MobileRead Forums - View Single Post

haroldtreen · 08-30-2011, 03:57 PM

Thanks Kovid!

This is where I am so far...

Code:

import urllib
from calibre import strftime
from calibre.web.feeds.news import BasicNewsRecipe

class AdvancedUserRecipe1299694372(BasicNewsRecipe):
    title                             = u'InstapaperAuto'
    __author__                  = 'Darko Miletic'
    publisher                     = 'Instapaper.com'
    category                      = 'info, custom, Instapaper'
    oldest_article               = 365
    max_articles_per_feed = 100
    auto_cleanup=True
    reverse_article_order = True
    
    needs_subscription    = True
    INDEX                 = u'http://www.instapaper.com'
    LOGIN                 = INDEX + u'/user/login'


    feeds          = [
            (u'Instapaper Unread - Pg. 6 ', u'http://www.instapaper.com/u/6'),
            (u'Instapaper Unread - Pg. 5', u'http://www.instapaper.com/u/5'),
            (u'Instapaper Unread - Pg. 4', u'http://www.instapaper.com/u/4'),
            (u'Instapaper Unread - Pg. 3', u'http://www.instapaper.com/u/3'),
            (u'Instapaper Unread - Pg. 2', u'http://www.instapaper.com/u/2'),
            (u'Instapaper Unread - Pg. 1', u'http://www.instapaper.com/u/1'),
            (u'Instapaper Starred', u'http://www.instapaper.com/starred')
            ]

    def get_browser(self):
        br = BasicNewsRecipe.get_browser()
        if self.username is not None:
            br.open(self.LOGIN)
            br.select_form(nr=0)
            br['username'] = self.username
            if self.password is not None:
               br['password'] = self.password
            br.submit()
        return br

     def parse_index(self):
        totalfeeds = []
        lfeeds = self.get_feeds()
        for feedobj in lfeeds:
            feedtitle, feedurl = feedobj
            self.report_progress(0, _('Fetching feed')+' %s...'%(feedtitle if feedtitle else feedurl))
            articles = []
            soup = self.index_to_soup(feedurl)
            self.myFormKey = soup.find('input', attrs={'name': 'form_key'})['value']
            for item in soup.findAll('div', attrs={'class':'cornerControls'}):
                description = self.tag_to_string(item.div)
                atag = item.a
                if atag and atag.has_key('href'):
                    url         = atag['href']
                    articles.append({
                                     'url'        :url
                                    })
            totalfeeds.append((feedtitle, articles))
        return totalfeeds

    def cleanup(self):
        params = urllib.urlencode(dict(form_key=self.myFormKey, submit="Archive All"))
        self.browser.open("http://www.instapaper.com/bulk-archive", params)
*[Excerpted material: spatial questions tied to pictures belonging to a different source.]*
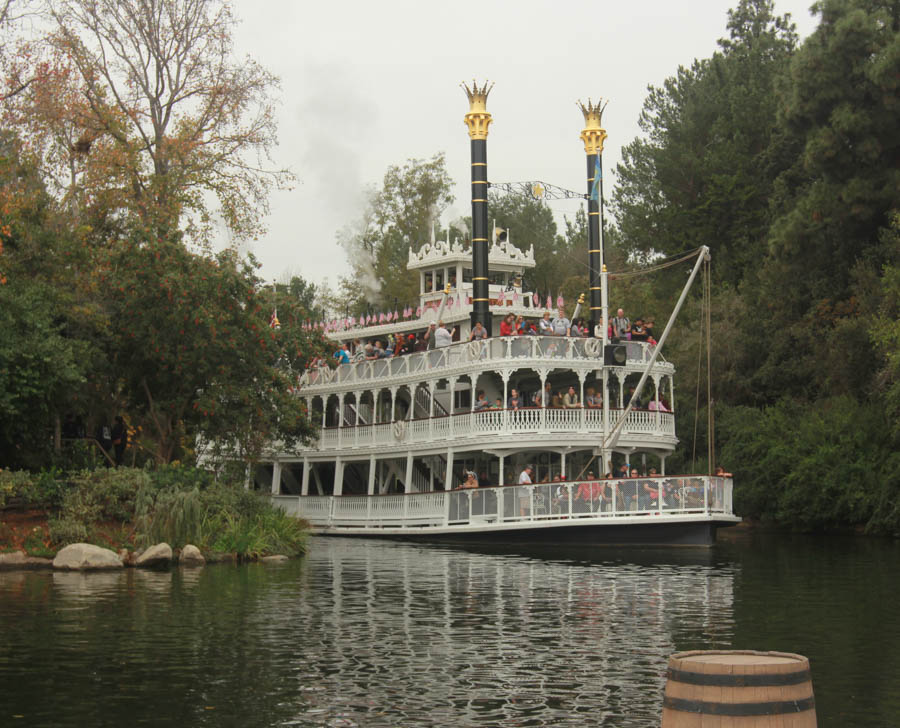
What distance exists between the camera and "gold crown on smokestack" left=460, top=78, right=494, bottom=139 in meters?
40.3

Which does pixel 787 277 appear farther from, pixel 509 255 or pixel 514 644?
pixel 514 644

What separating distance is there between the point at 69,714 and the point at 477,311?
2784 cm

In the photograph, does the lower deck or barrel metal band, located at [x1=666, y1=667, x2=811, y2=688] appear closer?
barrel metal band, located at [x1=666, y1=667, x2=811, y2=688]

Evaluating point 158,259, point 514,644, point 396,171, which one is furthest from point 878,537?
point 396,171

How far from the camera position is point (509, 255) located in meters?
43.1

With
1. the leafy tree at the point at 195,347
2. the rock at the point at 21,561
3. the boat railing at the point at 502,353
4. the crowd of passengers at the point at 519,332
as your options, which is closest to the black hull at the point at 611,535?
the boat railing at the point at 502,353

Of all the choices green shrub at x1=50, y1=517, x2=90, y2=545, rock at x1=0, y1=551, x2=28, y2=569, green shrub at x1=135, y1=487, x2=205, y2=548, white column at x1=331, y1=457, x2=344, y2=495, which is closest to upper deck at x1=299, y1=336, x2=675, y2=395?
white column at x1=331, y1=457, x2=344, y2=495

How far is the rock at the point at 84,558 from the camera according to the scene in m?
25.4

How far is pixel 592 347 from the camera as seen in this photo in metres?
35.2

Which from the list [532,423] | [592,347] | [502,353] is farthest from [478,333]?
[532,423]

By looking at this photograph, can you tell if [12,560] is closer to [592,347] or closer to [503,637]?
[503,637]

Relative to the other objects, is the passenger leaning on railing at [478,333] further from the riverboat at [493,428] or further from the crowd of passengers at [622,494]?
the crowd of passengers at [622,494]

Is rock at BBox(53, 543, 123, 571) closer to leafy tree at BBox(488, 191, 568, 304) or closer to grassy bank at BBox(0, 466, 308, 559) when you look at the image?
grassy bank at BBox(0, 466, 308, 559)

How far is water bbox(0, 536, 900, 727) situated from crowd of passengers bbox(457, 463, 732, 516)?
4.62 metres
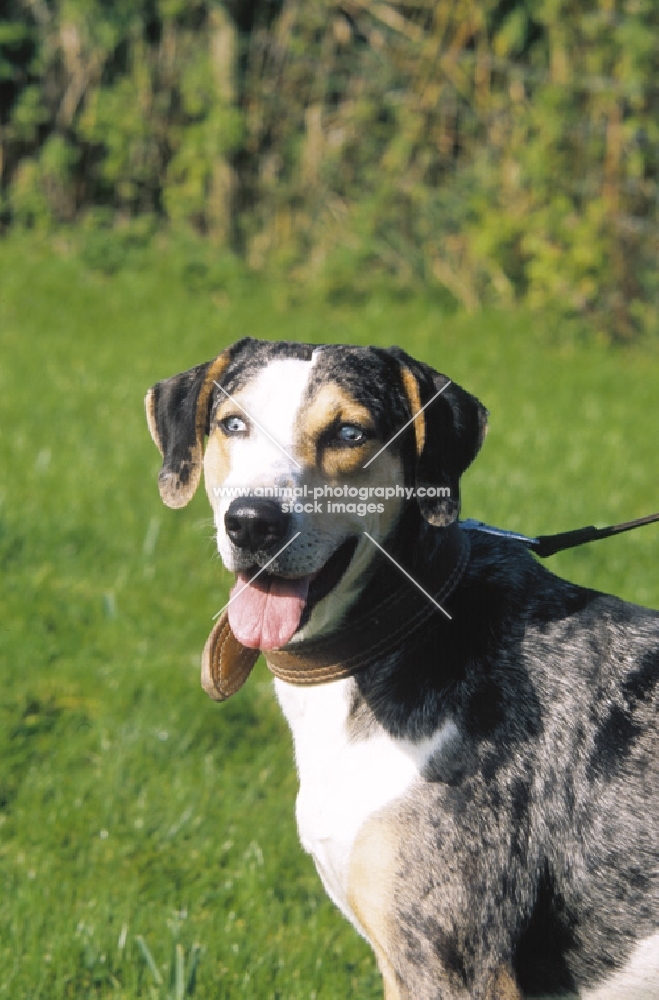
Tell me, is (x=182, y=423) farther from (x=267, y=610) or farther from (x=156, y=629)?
(x=156, y=629)

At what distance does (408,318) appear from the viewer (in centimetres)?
1165

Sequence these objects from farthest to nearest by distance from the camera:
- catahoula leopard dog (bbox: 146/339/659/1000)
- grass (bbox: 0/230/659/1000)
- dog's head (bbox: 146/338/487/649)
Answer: grass (bbox: 0/230/659/1000), dog's head (bbox: 146/338/487/649), catahoula leopard dog (bbox: 146/339/659/1000)

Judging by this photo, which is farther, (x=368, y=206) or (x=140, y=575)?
(x=368, y=206)

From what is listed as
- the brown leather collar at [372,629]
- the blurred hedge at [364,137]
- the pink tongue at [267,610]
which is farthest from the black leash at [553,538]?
the blurred hedge at [364,137]

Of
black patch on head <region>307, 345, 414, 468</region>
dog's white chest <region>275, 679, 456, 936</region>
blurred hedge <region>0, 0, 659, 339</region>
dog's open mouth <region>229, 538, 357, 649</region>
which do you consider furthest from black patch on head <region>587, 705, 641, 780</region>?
blurred hedge <region>0, 0, 659, 339</region>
    def print_version(self, url):
        return 'http://www.instapaper.com' + url

    def populate_article_metadata(self, article, soup, first):
        article.title  = soup.find('title').contents[0].strip()

    def postprocess_html(self, soup, first_fetch):
        for link_tag in soup.findAll(attrs={"id" : "story"}):
            link_tag.insert(0,'<h1>'+soup.find('title').contents[0].strip()+'</h1>')

        return soup

This is Darko's recipe that I modified.

Changes:

- I added feeds for 6 unread pages instead of 1. I only have 5 pages, but adding 6 leaves room in case I get more. When I open the file on my kindle, only 5 sections are displayed, so it omits empty ones. I like the 5 sections of 40 articles rather then 1 section of 200 articles.

- Added AutoClean=True. This decrease the size of the download from 4mb to 2.7mb. There's a lot less useless photos.

- Implemented the "Archive All" modification that cendalc/banjopicker created (https://www.mobileread.com/forums/sho...8&postcount=13)

Update - Added "reverse_article_order = True" (Cred: Cendalc) and switched the order of the feeds so that older articles appear first. That way reading can be done in chronological order.

Comments:
I sort of patched this together with trial and error. The parts from def parse_index to the end still confuse me.

I believe the autoclean feature is cleaning already created text version that instapaper creates. Is that true?

If so, how would I go about making program open the links in the feed and then apply the autoclean directly to the webpages themselves? I find that instapapers text feature gives a few too many "Page not available's" and that readability is a bit better.

Lastly, the archive all feature is fine, but is their a way to archive pages as they are opened and pakaged? That way if someone wanted to download only a few articles, their entire collection wouldn't be archived.

Thanks for any feedback!

(This recipe stuff is cool!

)